Explain briefly repair via nucleotide excision

A

(mainly for bulky DNA adducts)

  1. Xeroderma pigmentosum proteins assemble at the damage (group of proteins). Stretch of nucleotides either side of damage are excised
  2. Repair polymerases (e.g. Poldelta) fill the gap - DNA ligase completes the repair
23
Q

What is meant by during / post-replication repair

A

Refers to mismatch repair or recombinational repair

24
Q

Which 2 pathways are the major ways in which DNA damage is repaired?

A

Base excision pathway and nucleotide excision pathway

25
Q

What is the most electron rich base?

A

Guanine

26
Q

Explain fully the base excision pathway

A
  1. DNA gycosylase splits bond between base and sugar
  2. AP endonuclease causes a gap in the sugar-phosphate backbone by splitting DNA strand
  3. DNA polymerase fills in missing base
  4. DNA ligase seals the DNA by adding a backbone to repair the DNA
27
Q

Explain fully the Nucleotide excision pathway

A
  1. Endonuclease make 2 cuts, either side of the site of DNA damage
  2. Helicase removes this patch - leaving behind double stranded DNA with a patch missing
  3. DNA Polymerase replaces the bases
  4. DNA ligase seals the DNA to repair the DNA
28
Q

Explain how it is determined if a chemical is carcinogenic (tiered approach)

A
  1. Structural alerts
  2. In vitro bacterial gene mutation assay
  3. Mammalian cell assay in Vitro
  4. In vivo mammalian assay - bone marrow micronucleus test
  5. Investigative in vivo mammalian assay
29
Q

Give an example of in vitro bacterial gene mutation assay

A

e.g.
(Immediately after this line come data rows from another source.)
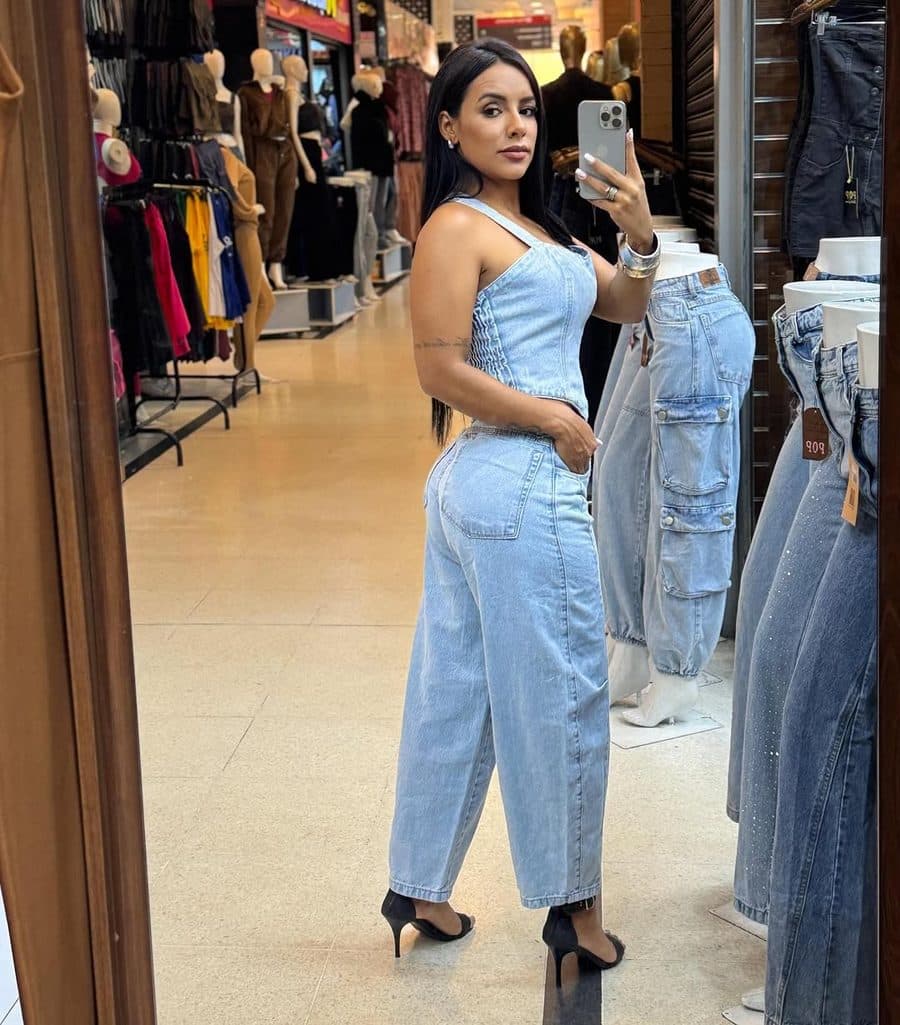 Calça Jeans Flare Sunset 3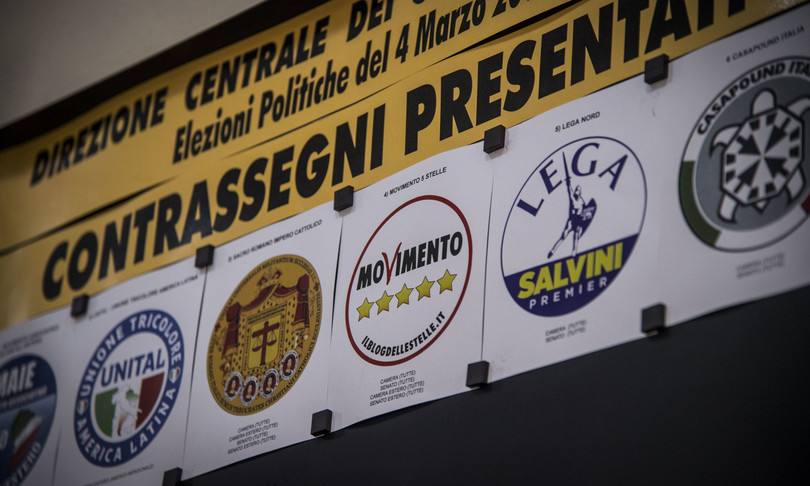 partiti politici giungla sigle da alt a ipf da az a pcl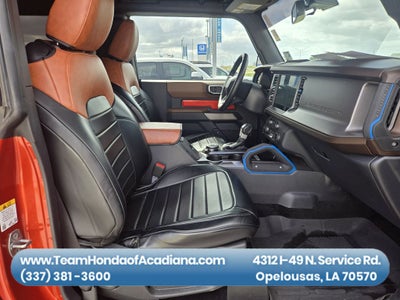 2023 Ford Bronco Outer Banks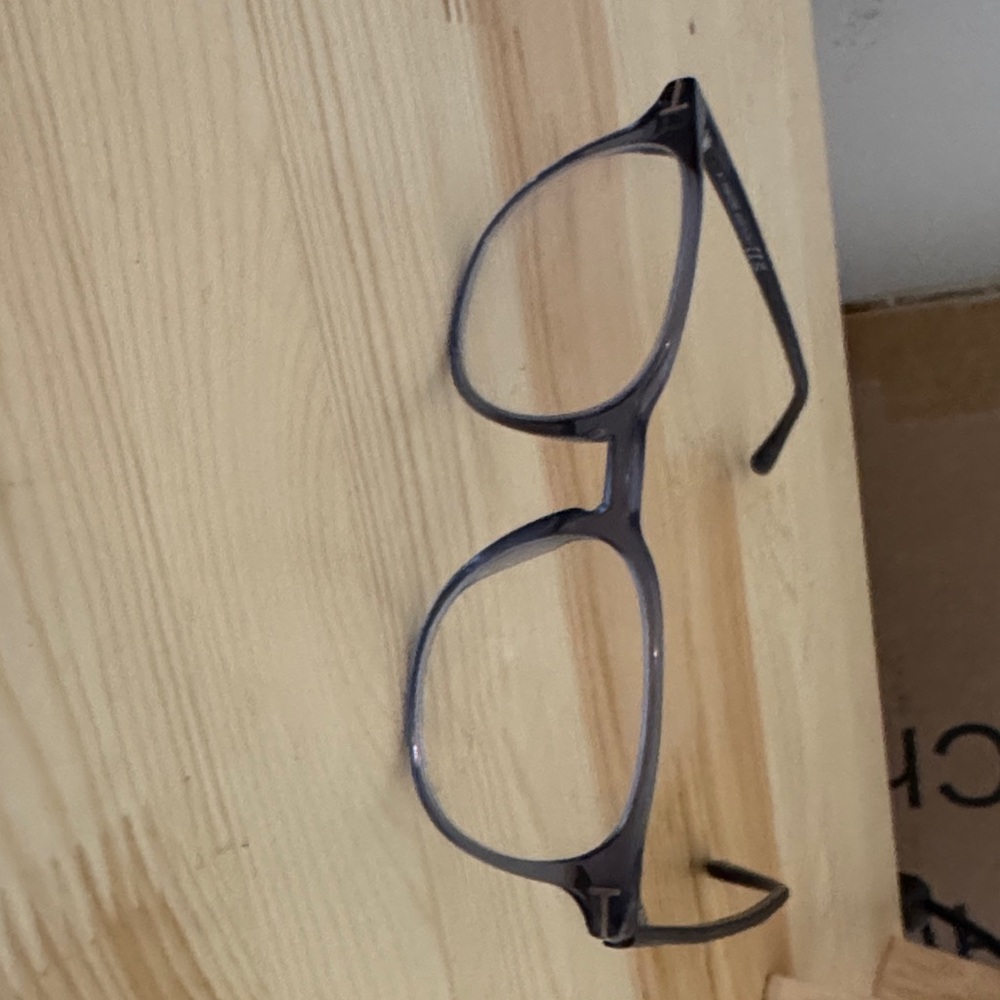 Stylish Blue TOM FORD Eyeglasses
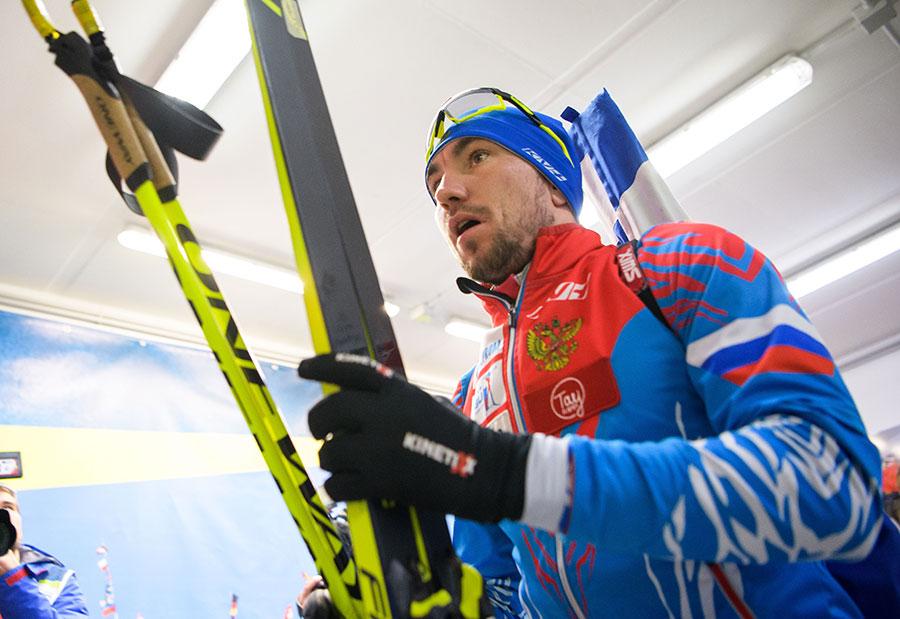 Полиция Италии не нашла следов употребления допинга у биатлониста Логинова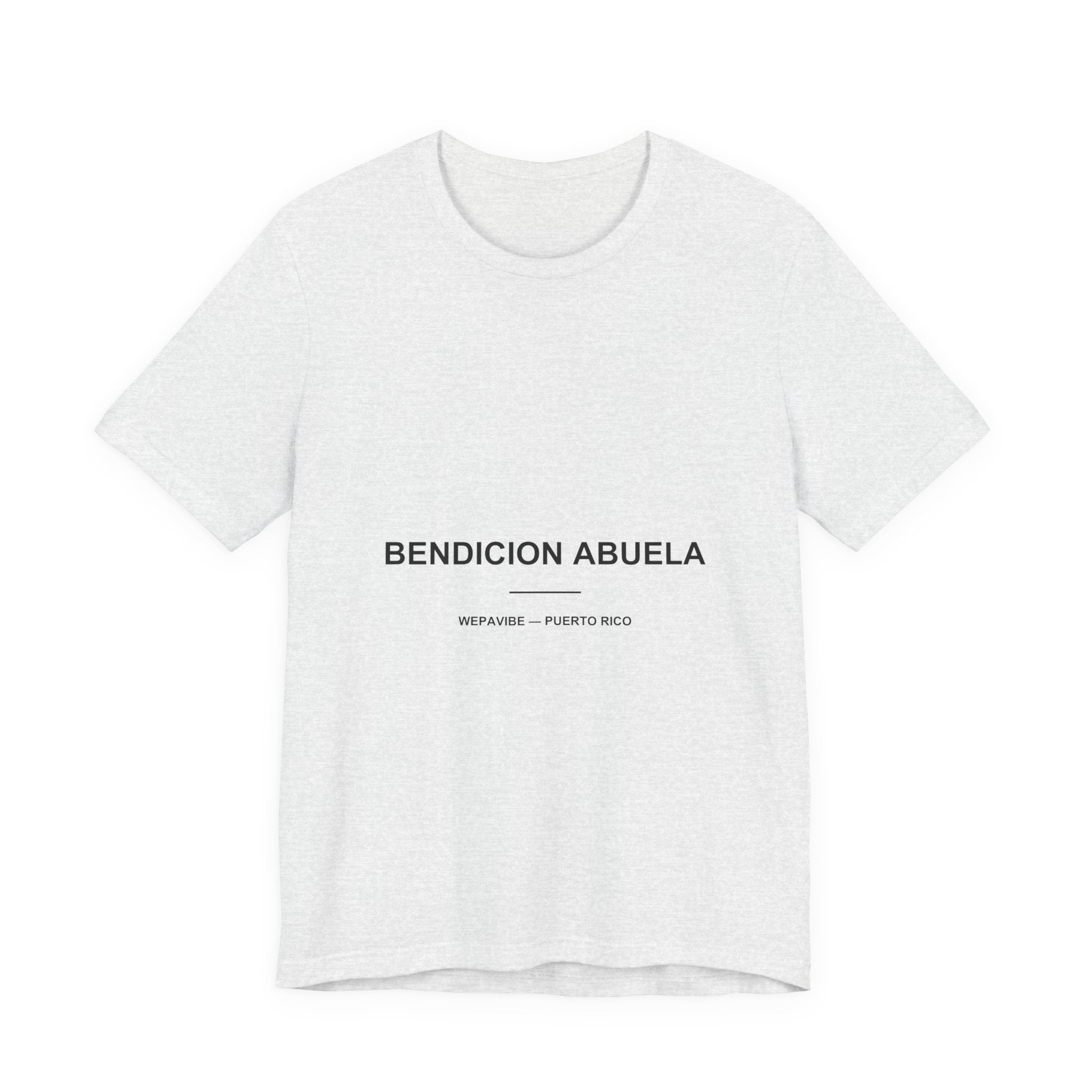 Bendición, Abuela — Camiseta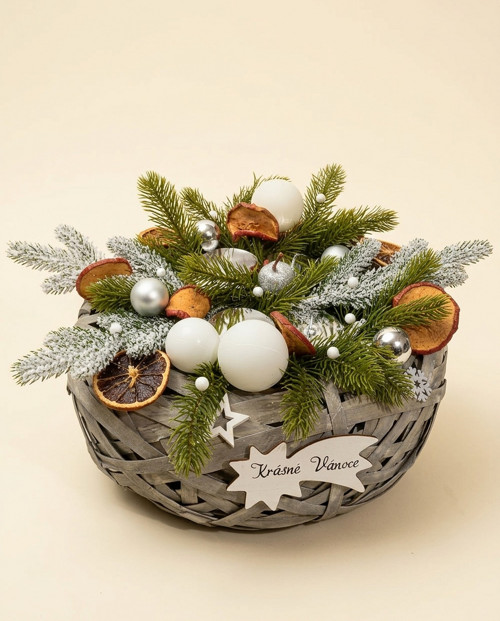 Adventní svícen hnízdo — foto 2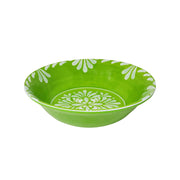 Paloma Green Melamine Cereal Bowl, Set of 4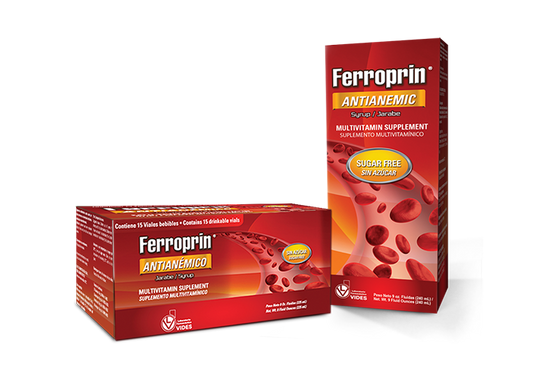 FERROPRIN ANTIANEMICO 240ml.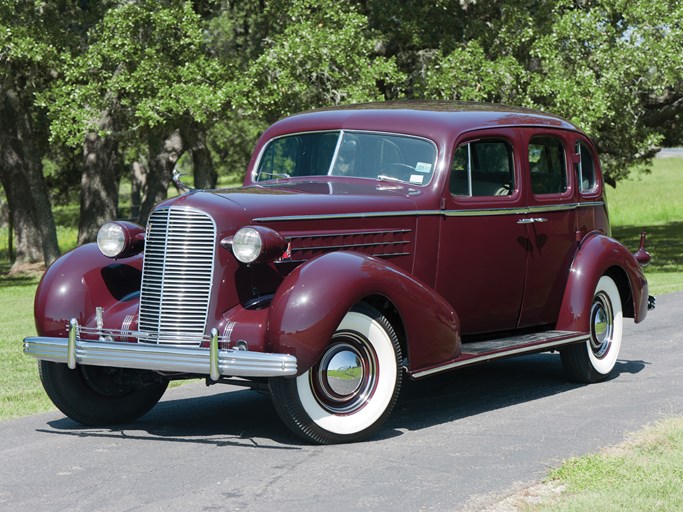 1936 Cadillac Series 70 Touring Sedan by Fleetwood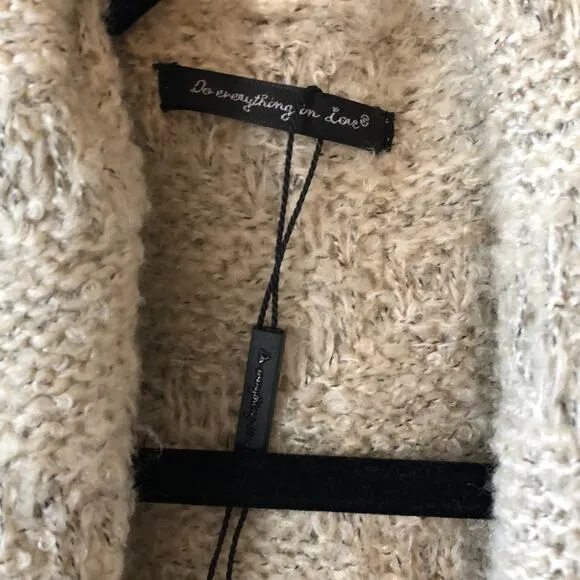 Do Everything in Love sweater duster thick cozy coastal Grandma cozy fall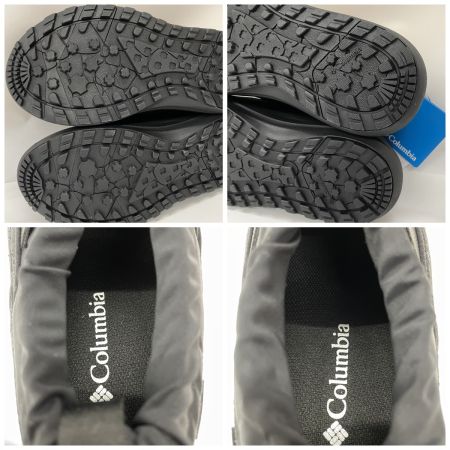  Columbia コロンビア メンズ ショートブーツ ホバーチューバー ツー ウォータープルーフ 25cm YU0428-010 ブラック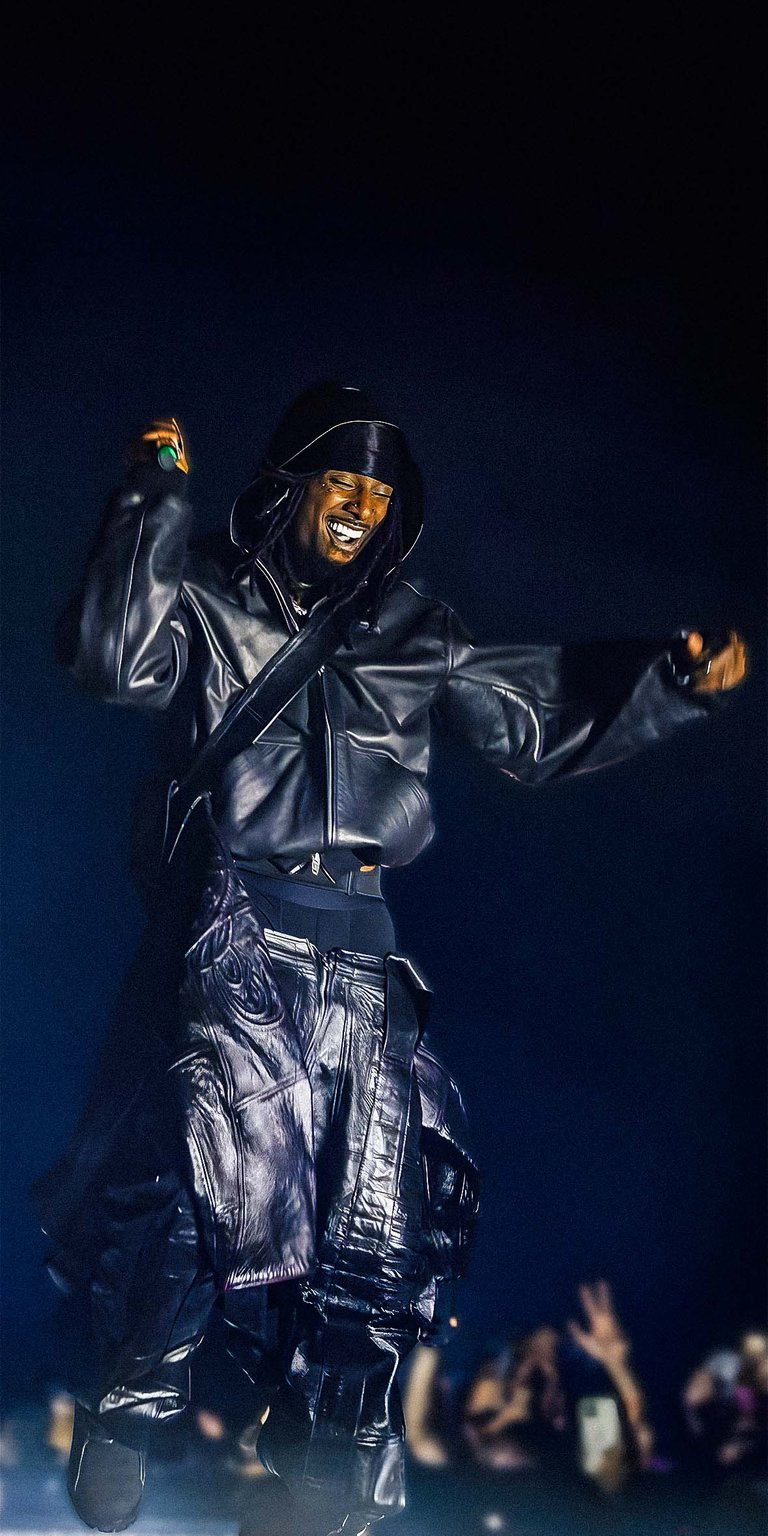 Playboi Carti on the Stage Wallpaper 4k iPhone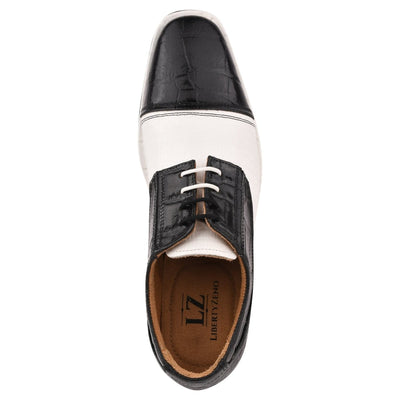 Liberty Zeno Owen Leather Oxford Style Dress Shoes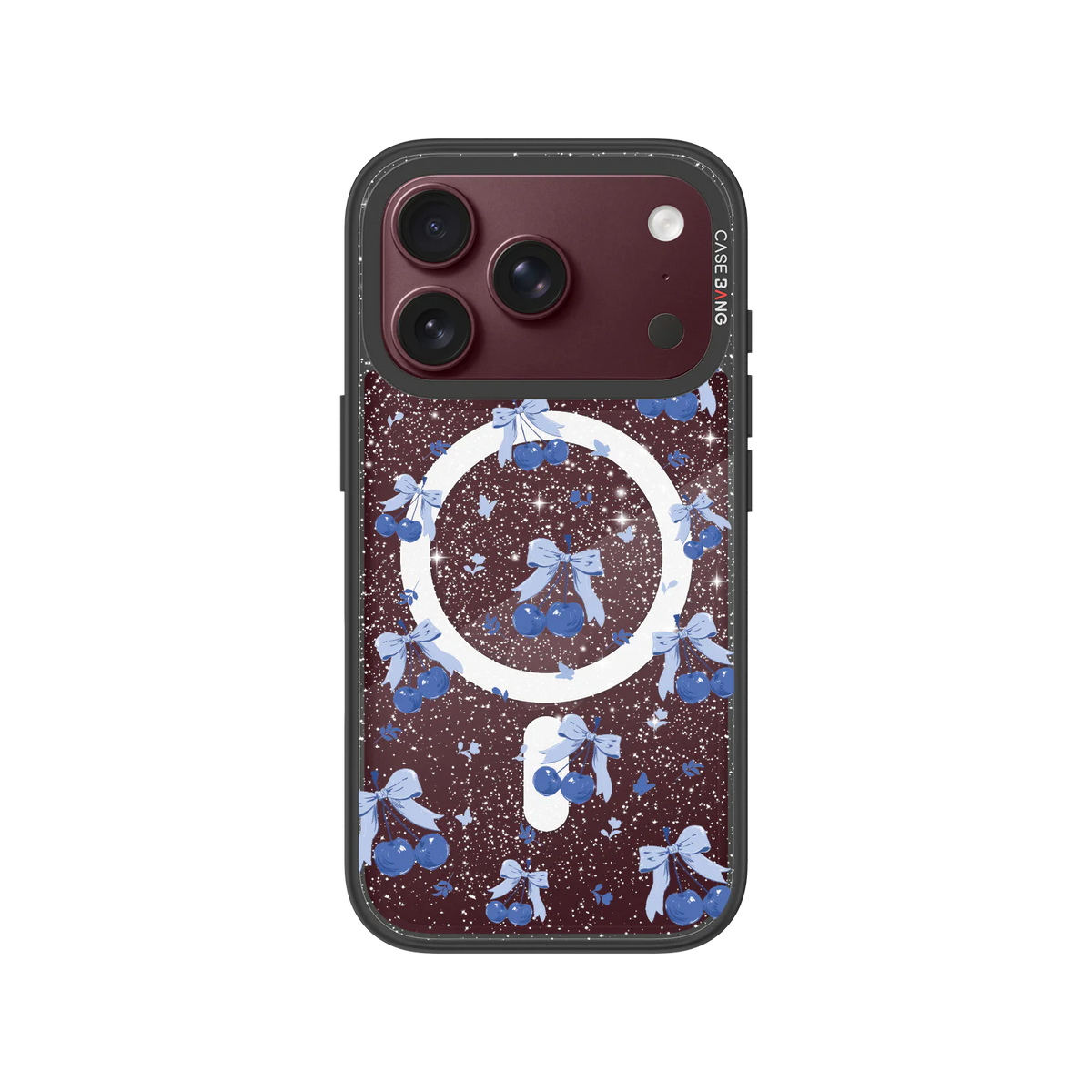 Cherry Gift Snap-On Phone Case — iPhone 18 Pro — Complete Case Set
Ames test for mutagenicity of chemicals

30
Q

Explain the Ames test for mutagenicity

A
  1. Chemical “stew” incubated with rat liver enzyme (containing p450 to metabolise it)
  2. Bacteria that DOES NOT produce histidine used - typically salmonella typhimurium
  3. IF cell is mutated to be able to produce histidine, colonies start forming
  4. Number of colonies proportional to DNA damaging capability of the mutagen
31
Q

Chromosomal aberrations are detected how?

A

Mammalian cells treated with chemicals in presence of liver S9. Look for chromosomal damage.